No todos, sin embargo, parecían pensar así. En un artículo posterior (La locuacidad del precandidato), Juan Carlos Rodríguez Ibarra, clamaba contra la «ocurrencia» de Pedro Sánchez, uno de los aspirantes, que -saliendo del tono plano de la campaña- había osado proponer para el encaje de Catalunya en España una solución basada en el federalismo asimétrico. Sin discutir el fondo de la propuesta, ni lo acertado o inadecuado de la misma, lo que exasperaba al veterano político era el atrevimiento de expresar opiniones políticas no sancionadas por la línea oficial del partido.

¿Quién le ha dicho a él o a cualquier otro precandidato -tronaba el expresidente extremeño- que puede decir lo que le dé la gana? ¿En qué resolución del partido está escrita una propuesta como esta? Tras indignarse por la osadía, delimitaba aquello de lo que los aspirantes estarían autorizados, según él, para hablar en la campaña, y lo restringía al tipo de dirección que se propone, los requisitos éticos de los cargos, la amplitud de los consensos o mayorías internas deseables, «…y cosas orgánicas similares». Acababa proponiendo un comité de vigilancia con facultades para «sacar tarjeta amarilla o roja de eliminación» al candidato que se extralimitara.

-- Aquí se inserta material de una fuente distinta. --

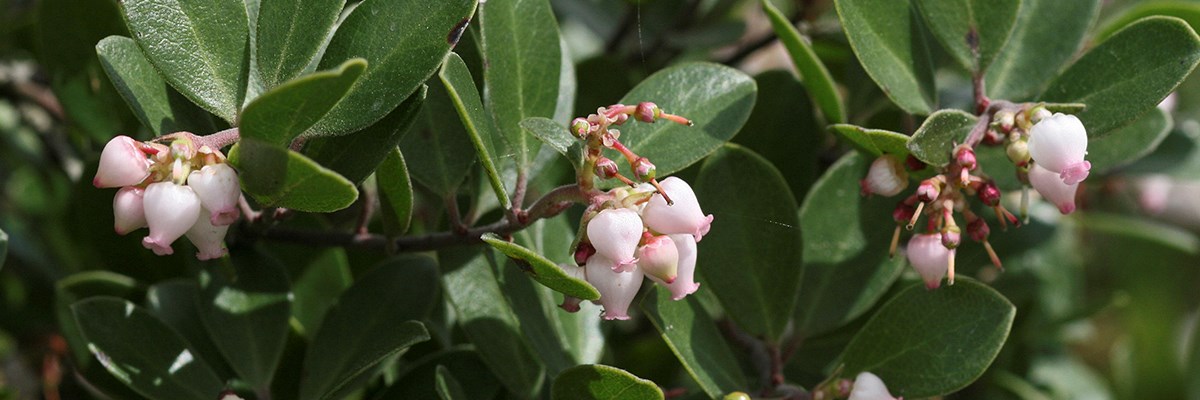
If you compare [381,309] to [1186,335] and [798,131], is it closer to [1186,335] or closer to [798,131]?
[798,131]

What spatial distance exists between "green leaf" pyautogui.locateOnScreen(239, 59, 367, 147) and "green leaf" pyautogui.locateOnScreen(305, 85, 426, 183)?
0.35ft

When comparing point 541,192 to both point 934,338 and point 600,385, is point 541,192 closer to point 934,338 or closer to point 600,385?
point 600,385

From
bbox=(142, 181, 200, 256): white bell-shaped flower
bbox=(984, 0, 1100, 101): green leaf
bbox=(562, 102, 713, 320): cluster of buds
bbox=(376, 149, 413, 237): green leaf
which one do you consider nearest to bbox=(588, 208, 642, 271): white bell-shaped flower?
bbox=(562, 102, 713, 320): cluster of buds

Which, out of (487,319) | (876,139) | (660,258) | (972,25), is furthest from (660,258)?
(972,25)

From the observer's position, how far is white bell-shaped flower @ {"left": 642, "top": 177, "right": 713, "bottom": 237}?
36.6 inches

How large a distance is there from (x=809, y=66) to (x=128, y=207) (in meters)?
0.67

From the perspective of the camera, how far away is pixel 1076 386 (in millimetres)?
2158

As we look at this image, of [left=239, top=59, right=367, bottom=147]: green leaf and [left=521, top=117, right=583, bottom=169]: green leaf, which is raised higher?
[left=239, top=59, right=367, bottom=147]: green leaf

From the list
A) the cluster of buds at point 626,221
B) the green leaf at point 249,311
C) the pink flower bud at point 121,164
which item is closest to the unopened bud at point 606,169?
the cluster of buds at point 626,221

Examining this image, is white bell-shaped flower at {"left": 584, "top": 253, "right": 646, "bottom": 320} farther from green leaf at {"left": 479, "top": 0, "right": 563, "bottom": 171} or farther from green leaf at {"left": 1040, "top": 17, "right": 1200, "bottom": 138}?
green leaf at {"left": 1040, "top": 17, "right": 1200, "bottom": 138}

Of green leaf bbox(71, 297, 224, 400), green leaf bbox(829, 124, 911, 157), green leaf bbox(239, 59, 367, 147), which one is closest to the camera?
green leaf bbox(239, 59, 367, 147)

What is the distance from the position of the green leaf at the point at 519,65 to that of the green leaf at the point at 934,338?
391 mm

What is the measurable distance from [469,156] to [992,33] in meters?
0.55

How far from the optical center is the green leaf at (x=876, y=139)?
101 centimetres
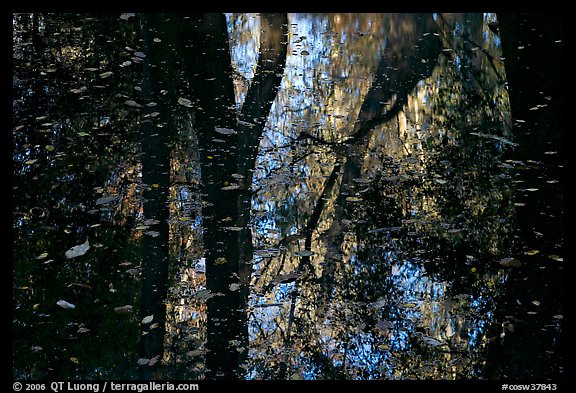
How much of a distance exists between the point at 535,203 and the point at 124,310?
2.41 metres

Desde que leí, hace un montón de años, el Qué hacer, de Lenin, biblia del llamado centralismo democrático, no había caído en mis manos una argumentación tan sectaria y burocrática de lo que debe ser el funcionamiento de un partido político. Desde luego, son argumentos que pertenecen exclusivamente a la peculiar idiosincrasia política de su autor. Sería erróneo e injusto extenderlos a otros sectores del partido. Ni siquiera sería razonable atribuírselos a los llamados aparatos, que parecen estar gestionando aceptablemente un proceso abierto al voto directo de casi 200.000 afiliados.

Lo paradójico del asunto es que los temores de Rodríguez Ibarra no parecen demasiado fundados. En realidad, ya sea porque las tradiciones de partido imponen la autocensura, o bien por el temor a meter la pata y enajenarse apoyos, hemos asistido a una campaña en la que, salvo excepciones, como decíamos al principio, apenas se está hablando de política. Quizá es que la extendida práctica del catch-all party -difuminar voluntariamente los contornos de los programas para atrapar a toda clase de electores potenciales- ha contaminado el proceso interno en el PSOE, creando un tipo de candidato catch-all que asume deliberadamente un perfil bajo de discurso, se provee de una buena colección de mensajes light, lima las aristas de las ideas y las propuestas y acaba finalmente por hablar, casi siempre, de esas «cosas orgánicas» que sugiere Rodríguez Ibarra.

Así no se renuevan los partidos. Pero, además, tampoco se renueva el mensaje que los partidos trasladan de sí mismos a la ciudadanía. Hablando a título personal, a mí me habría gustado que los candidatos a dirigir uno de los grandes partidos españoles discutieran abiertamente sobre federalismo, asimétrico o no. Que, sin morderse la lengua, hablaran sobre modelo territorial, reforma constitucional, regeneración democrática, Europa, reforma educativa,  déficit y deuda, política de energía, reforma fiscal, sector público y muchas otras cosas. Me habría gustado que lo hicieran buscando coincidencias y exteriorizando razonadamente discrepancias. Que aprovecharan la ocasión, con todo su eco mediático, para convertir su partido en ágora pública, abriendo su conversación a la sociedad y estimulando la discusión sobre los grandes asuntos colectivos.

Vivimos tiempos raros, en los que los partidos, ensimismados en sus cosas -que parecen cada vez menos las cosas de todos- evitan cautamente discutir de política. Mientras tanto, la política escapa a otros reductos: se va a las plazas y las redes sociales, y sobre todo a los púlpitos mediáticos, las tertulias y los programas de política espectáculo, donde (en feliz expresión de Víctor Lapuente) ese «periodismo sacerdotal» que nos aqueja descodifica, oficiando de sabelotodo, la realidad que nos circunda y el discurso de quienes nos representan. Una funesta confusión de papeles que nos tiene la deliberación pública hecha unos zorros.